Rosamund lloraba por la situación de su amiga, pero, como señaló Owein con sabiduría, no podía hacer más de lo que ya hacía por Catalina. Eran los asuntos de los poderosos, no de una pequeña terrateniente de Cumbria. El dinero que le enviaban a la princesa era mucho para ellos, aunque tal vez a ella le sirviera solo para mantenerse unos días y con algún faltante. Pero Rosamund apartaba lo que podía para enviarle a Catalina de Aragón a través de su mensajero.

El mensajero de la princesa no regresó a Friarsgate en más de un año, pero cuando fue, lo que contó habría merecido un bardo. Al rey Enrique Tudor se le había ocurrido casarse con la reina loca, Juana de Castilla. No le importaba el estado mental de ella. Lo que contaba era que Juana era madre de niños sanos. El rey decidió, de pronto, que debía tener más herederos. Catalina aprobaba el plan, porque su sabiduría le indicaba que su propio futuro dependía de él. Había conseguido convencer a s padre de hacer retornar a su embajador, el doctor De Puebla, que estaba enfermo. El rey Fernando, ahora atormentado por su conciencia, envió a su hija dos mil ducados y la nombró embajadora hasta que enviara a otro hombre. El dinero no era mucho, pero le permitió a Catalina cancelar algunas de las deudas más importantes, pagarles a los criados y ocuparse de su bienestar. Su nuevo puesto de embajadora de España volvió a elevar su condición en la Corte de Enrique. Durante un tiempo breve volvió a tener el favor de la Corte.

Como era de buen corazón, leal y carente de malicia, la princesa había aprendido, por fin, la dura lección de que la moralidad que practicaban los hombres, buenos o malos, era muy diferente de la de las mujeres. Se volvió más segura en su trato con el rey, seduciéndolo en un momento, aprendiendo a mirarlo a la cara y a mentirle de la misma manera. El rey, incluso, comenzó a darle un pequeño salario a la princesa, otra vez, pero la buena voluntad no duró mucho.

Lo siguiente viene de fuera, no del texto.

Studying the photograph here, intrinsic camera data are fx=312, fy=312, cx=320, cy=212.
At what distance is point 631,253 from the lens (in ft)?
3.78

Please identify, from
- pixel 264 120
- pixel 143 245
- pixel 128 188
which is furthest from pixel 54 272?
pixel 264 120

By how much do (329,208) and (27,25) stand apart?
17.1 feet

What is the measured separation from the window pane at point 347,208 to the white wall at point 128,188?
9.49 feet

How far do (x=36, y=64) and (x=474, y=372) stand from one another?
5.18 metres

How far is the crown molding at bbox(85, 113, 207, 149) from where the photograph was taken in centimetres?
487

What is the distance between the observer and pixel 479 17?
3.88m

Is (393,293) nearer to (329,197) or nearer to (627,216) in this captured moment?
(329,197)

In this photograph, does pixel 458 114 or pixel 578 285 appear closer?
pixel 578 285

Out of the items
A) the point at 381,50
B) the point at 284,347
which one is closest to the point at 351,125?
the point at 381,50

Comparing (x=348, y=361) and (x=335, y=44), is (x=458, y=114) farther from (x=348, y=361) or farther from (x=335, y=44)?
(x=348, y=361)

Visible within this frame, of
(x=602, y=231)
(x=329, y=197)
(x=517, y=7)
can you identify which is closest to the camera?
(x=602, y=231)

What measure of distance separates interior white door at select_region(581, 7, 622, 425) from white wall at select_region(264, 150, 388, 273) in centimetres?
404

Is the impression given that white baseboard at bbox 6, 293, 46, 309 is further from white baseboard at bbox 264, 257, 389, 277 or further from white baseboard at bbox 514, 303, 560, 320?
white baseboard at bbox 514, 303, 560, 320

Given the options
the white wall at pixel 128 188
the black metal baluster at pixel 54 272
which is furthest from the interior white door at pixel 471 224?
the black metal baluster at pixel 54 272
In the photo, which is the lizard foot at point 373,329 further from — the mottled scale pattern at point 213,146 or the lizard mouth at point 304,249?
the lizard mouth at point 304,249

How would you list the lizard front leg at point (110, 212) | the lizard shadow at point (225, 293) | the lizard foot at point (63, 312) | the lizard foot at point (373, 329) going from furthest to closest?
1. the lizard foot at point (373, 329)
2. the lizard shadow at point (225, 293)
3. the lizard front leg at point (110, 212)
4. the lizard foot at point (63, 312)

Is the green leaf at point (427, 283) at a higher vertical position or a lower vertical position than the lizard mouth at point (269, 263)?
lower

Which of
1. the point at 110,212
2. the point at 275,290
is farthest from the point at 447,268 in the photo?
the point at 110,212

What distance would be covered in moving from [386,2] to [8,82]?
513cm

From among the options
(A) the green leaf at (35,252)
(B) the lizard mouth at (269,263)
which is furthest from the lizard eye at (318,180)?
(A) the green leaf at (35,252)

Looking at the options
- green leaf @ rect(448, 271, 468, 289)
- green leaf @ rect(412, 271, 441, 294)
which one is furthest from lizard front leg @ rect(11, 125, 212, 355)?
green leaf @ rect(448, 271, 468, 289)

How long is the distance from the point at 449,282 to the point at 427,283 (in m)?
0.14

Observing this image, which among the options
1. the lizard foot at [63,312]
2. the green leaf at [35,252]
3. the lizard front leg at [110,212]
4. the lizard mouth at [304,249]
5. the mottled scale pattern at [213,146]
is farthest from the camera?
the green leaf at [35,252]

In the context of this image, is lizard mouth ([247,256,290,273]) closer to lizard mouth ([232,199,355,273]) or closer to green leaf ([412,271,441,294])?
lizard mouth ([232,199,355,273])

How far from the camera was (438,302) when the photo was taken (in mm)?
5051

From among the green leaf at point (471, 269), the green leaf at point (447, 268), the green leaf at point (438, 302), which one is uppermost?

Enrique Tudor se dio cuenta rápidamente de que el rey Fernando no tenía la menor intención de entregar Castilla, ni a Juana, que a esa altura estaba completamente loca y encerrada. Comenzó entonces a buscar otra esposa. La estrella de Catalina cayó muy bajo otra vez. El rey volvió a intentar casar al príncipe Enrique con Leonor de Austria, pero las negociaciones fracasaron pronto.